Oh, right! Lactic acid, the product of anaerobic respiration! Now calling it the "work horse" makes more sense.
Hi Judi! Thanks for your ideas.
Good one, to distinguish whey from cultured dairy products as opposed to acid or heat coagulated. There would not be the millions of lactobacilli in those, and no telling what they might harbor with so many microbial foods in them.
About the molasses, are you saying it works as well diluted and poured on the ground as if one incubated an oxygenated
compost brew with molasses as the feed? You could create a bloom in the soil with all that food, then a lot of it would die off, leaving the little dead bodies enclosed in nitrogen rich cell membranes. I guess to avoid osmotic shock, it would be important not to put too strong a concentration of molasses. Have you tried it yet, or are you still scheming?
So, do you think one could also use kombucha to inoculate the soil and or the Bokashi ferment?

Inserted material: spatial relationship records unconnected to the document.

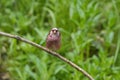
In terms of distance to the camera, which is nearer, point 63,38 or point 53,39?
point 53,39

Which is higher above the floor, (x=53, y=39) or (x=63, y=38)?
(x=63, y=38)

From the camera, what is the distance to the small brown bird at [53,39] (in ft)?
6.11

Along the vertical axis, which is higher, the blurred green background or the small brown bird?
the blurred green background

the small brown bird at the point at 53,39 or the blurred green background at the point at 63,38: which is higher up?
the blurred green background at the point at 63,38

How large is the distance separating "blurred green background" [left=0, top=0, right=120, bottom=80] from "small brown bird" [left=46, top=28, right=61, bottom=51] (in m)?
0.54

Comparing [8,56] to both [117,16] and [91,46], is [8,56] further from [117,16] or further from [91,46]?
[117,16]

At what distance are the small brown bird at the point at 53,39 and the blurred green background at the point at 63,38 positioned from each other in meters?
0.54

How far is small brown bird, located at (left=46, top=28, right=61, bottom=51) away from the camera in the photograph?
6.11 ft

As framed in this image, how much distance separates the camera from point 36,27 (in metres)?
3.10

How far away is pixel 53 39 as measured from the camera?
189cm

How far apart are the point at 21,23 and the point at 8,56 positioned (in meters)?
0.30

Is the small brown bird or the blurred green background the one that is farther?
the blurred green background

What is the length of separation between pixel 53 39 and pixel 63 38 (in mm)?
1019

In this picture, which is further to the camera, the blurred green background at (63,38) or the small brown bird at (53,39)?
the blurred green background at (63,38)
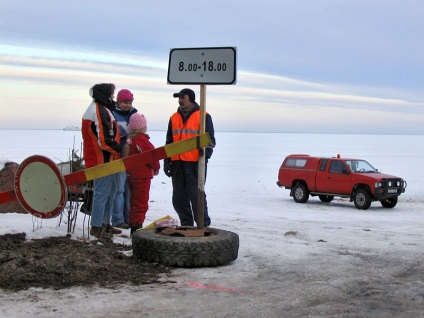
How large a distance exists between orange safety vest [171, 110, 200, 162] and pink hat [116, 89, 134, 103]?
0.69 m

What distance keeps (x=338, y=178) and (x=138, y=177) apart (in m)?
11.2

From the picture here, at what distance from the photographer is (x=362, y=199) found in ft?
57.0

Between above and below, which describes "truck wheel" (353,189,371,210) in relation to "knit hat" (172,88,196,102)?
below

If anyone is interested the post at
https://permies.com/t/48180/goats/remedies-mosquitos-biting-flies-dairy#386303 mentions EM1 as a spray to decrease fly larvae, and suggests it might work to keep the flies off the goats and the walls of the milk room, and the EM1 is what I searched and stumbled upon bokashi.
The more different sites I visit and read content, the more I think Bokashi is a general term for the anaerobic fermentation composting process, as opposed to a specific set of organisms used in the process.
I wonder has anyone experimented with any of the available products, or with the process of capturing their own indigenous species.